Buna karşı 1924’te Terakkiperver Cumhuriyet Fırkasını kuran muhalif milliyetçiler Halife’yi Cumhurbaşkanı olarak tutmak istiyorlardı. İstanbul muhalefeti bu yolla halifeliği tüm İslam dünyasının bir kurumu haline dönüştürmek ve bir çeşit İslam Papalığı yaratmak peşindeydi.
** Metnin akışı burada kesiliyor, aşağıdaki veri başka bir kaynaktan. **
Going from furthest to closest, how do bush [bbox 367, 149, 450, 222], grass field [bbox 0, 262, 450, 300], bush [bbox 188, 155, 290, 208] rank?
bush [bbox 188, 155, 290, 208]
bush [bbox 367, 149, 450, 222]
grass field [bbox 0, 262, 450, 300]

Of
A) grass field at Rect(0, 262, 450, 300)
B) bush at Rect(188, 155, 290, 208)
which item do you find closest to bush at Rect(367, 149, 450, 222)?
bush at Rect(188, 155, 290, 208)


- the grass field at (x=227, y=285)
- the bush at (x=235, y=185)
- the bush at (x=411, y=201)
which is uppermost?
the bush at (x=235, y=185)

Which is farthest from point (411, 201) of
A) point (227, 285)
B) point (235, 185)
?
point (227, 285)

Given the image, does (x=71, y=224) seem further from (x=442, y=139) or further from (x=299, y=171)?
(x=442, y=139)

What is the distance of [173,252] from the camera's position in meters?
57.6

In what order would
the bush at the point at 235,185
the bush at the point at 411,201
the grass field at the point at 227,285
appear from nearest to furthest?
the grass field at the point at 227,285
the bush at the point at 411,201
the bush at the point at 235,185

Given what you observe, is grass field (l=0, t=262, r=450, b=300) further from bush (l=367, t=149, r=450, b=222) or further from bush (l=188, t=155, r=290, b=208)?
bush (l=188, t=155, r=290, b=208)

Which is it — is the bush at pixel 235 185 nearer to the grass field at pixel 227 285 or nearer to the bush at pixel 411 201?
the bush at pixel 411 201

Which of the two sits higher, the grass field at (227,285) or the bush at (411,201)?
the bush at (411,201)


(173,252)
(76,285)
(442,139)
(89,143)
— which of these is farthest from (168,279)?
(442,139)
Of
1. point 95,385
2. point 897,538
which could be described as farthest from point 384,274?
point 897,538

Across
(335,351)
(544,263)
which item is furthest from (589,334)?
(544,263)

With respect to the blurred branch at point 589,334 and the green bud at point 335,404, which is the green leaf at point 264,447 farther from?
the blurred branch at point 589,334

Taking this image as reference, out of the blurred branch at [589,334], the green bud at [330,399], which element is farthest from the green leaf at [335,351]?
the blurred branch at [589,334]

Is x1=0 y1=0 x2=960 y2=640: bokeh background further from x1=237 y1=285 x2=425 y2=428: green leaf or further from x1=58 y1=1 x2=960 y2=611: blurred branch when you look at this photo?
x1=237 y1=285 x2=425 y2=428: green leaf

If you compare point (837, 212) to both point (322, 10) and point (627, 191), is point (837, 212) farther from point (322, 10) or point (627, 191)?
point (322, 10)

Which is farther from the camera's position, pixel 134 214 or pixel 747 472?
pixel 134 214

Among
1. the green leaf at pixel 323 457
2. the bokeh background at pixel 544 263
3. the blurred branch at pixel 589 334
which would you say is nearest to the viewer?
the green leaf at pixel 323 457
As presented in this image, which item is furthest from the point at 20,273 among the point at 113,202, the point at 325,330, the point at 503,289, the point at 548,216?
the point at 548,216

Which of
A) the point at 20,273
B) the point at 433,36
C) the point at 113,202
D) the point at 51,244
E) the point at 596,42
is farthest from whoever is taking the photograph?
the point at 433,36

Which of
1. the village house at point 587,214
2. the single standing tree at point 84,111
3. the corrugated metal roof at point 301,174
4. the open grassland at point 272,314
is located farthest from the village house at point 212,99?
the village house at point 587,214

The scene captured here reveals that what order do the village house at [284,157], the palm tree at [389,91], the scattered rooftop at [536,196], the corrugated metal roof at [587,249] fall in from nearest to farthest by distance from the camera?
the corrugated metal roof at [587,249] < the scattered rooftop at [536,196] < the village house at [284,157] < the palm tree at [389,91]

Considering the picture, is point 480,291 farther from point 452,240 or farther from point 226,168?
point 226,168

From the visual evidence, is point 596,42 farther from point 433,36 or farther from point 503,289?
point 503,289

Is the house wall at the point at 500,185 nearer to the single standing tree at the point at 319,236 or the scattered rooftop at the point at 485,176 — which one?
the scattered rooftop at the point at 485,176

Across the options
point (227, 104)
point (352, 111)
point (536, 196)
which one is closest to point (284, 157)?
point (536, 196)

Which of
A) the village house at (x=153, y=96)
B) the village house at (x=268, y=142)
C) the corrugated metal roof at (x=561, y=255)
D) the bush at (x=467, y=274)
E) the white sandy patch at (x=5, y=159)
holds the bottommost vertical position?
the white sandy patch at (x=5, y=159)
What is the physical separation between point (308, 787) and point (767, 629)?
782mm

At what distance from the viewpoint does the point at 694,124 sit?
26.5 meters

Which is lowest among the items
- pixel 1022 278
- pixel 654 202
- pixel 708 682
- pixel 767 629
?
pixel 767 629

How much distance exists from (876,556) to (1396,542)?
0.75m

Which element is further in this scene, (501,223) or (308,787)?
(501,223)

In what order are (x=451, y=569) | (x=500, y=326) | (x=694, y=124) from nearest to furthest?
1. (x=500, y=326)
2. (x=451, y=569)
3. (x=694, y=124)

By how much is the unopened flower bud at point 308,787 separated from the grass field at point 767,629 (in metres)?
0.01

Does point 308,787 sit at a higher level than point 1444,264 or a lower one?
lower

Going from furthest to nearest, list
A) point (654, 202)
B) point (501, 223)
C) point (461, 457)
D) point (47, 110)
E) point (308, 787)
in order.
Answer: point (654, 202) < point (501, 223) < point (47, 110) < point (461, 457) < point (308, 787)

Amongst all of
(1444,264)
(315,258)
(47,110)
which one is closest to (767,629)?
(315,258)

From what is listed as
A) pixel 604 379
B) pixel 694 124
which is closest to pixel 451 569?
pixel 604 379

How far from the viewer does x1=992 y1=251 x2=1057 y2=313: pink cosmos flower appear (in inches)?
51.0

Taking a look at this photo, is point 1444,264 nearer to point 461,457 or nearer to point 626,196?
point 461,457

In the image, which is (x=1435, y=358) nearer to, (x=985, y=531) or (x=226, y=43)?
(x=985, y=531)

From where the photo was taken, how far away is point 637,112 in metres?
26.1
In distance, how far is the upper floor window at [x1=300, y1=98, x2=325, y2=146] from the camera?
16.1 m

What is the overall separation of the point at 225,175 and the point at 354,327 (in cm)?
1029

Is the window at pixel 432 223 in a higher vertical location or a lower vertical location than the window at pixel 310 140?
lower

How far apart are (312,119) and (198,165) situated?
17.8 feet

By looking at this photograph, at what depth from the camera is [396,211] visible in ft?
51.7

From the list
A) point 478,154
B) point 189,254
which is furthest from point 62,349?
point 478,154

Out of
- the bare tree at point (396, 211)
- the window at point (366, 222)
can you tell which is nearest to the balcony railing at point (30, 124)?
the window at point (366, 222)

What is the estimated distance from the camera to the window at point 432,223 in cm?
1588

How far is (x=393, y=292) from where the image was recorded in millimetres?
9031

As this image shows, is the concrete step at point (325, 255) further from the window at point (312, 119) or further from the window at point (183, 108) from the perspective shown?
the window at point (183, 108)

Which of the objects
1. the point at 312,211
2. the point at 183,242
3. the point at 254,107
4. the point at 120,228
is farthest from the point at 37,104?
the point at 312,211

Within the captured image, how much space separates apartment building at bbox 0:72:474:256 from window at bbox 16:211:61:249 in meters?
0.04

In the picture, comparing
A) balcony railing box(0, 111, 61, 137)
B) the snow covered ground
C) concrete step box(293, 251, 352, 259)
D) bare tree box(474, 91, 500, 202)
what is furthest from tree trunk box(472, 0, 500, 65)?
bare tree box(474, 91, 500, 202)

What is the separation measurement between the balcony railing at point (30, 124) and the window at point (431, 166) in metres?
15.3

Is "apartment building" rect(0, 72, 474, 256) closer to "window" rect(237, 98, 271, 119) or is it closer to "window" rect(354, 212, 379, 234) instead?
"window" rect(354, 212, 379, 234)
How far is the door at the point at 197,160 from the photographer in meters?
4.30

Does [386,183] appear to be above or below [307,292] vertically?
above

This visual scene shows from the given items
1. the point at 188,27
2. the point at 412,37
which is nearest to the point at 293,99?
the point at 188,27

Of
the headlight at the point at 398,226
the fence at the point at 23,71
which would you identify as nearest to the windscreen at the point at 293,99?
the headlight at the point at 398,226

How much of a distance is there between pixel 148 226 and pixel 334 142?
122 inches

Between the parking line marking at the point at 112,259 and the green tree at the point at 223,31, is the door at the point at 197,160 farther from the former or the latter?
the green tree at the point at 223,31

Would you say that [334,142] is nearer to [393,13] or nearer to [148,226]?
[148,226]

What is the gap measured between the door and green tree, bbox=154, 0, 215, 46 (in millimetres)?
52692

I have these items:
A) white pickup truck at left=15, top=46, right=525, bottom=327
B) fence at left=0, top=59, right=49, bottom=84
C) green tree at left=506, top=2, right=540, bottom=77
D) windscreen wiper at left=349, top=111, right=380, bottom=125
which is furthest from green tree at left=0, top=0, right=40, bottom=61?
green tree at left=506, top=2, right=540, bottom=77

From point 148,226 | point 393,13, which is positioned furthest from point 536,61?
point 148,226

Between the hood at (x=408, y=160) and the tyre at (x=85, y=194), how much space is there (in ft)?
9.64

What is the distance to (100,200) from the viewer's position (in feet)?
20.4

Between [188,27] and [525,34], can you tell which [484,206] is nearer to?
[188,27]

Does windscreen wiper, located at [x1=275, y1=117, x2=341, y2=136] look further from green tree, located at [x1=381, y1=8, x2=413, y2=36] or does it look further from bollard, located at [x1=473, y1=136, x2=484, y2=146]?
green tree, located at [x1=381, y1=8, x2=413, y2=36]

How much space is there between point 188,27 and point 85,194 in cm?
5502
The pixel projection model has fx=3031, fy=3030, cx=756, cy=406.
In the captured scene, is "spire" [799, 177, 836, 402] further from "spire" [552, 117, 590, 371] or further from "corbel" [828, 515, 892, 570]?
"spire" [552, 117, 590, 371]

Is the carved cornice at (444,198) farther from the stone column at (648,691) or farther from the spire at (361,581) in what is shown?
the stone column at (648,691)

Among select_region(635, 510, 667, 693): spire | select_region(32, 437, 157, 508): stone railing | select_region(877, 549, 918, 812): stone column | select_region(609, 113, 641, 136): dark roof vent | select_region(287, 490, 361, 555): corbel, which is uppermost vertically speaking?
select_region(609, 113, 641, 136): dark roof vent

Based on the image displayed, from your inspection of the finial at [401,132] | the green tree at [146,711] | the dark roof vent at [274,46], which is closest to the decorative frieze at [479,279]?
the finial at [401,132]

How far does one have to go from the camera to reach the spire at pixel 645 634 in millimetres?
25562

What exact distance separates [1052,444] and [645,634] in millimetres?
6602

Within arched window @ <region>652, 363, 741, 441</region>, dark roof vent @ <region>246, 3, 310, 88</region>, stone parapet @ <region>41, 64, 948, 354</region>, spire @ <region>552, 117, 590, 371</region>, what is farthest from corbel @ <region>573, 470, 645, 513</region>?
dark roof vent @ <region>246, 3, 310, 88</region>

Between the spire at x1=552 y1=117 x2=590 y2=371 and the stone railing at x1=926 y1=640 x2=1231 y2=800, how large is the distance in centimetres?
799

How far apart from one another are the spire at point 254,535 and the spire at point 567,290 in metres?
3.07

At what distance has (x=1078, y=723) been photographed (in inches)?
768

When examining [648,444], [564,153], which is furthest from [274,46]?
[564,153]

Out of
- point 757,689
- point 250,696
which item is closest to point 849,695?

Olmadı, yapamadılar. 3 Mart 1924’te Halifelik kaldırıldı, Osmanlı Hanedanı sürgüne gönderildi ve muhalifler tutuklandı.
İstanbul muhalefetine böylesine bir karşılık verilmiş olması aynı zamanda ülkeye çağdaşlık ve laikliğin yerleştirilmesi mücadelesinin başlangıcı oldu…
Cumhuriyetin bütün kazanımlarını reddetmek üzerine kurulu siyasetler ne çağdaştır ne de laikliği korumak isterler. Yeniden önceki hukuk külliyatına dönülemez.
Ne şeriat kaldı…
Ne halife ne hükümdar kaldı mahkemeye kadı tayin edecek…
Ne kadı kaldı ve ne de veliy-ül-emir…
Ve Mahkeme kadıya mülk değildir…
Türkiye Devleti bir Cumhuriyettir.
Cumhuriyetin adalet ve hukuk anlayışı insan haklarına saygıdır, insan haklarını korumak olmalıdır.
Cumhuriyet, yaşadığımız topraklarda devlete hâkim olan rejimdir.
Bayramlık bir emanet değil, aksine egemenlik kayıtsız şartsız milletindir.
Laik, demokratik ve sosyal hukuk devletinin “Cumhuriyet ve Egemenlik Bayramı” hukukun gerçek özerkliğidir, kutlu olsun!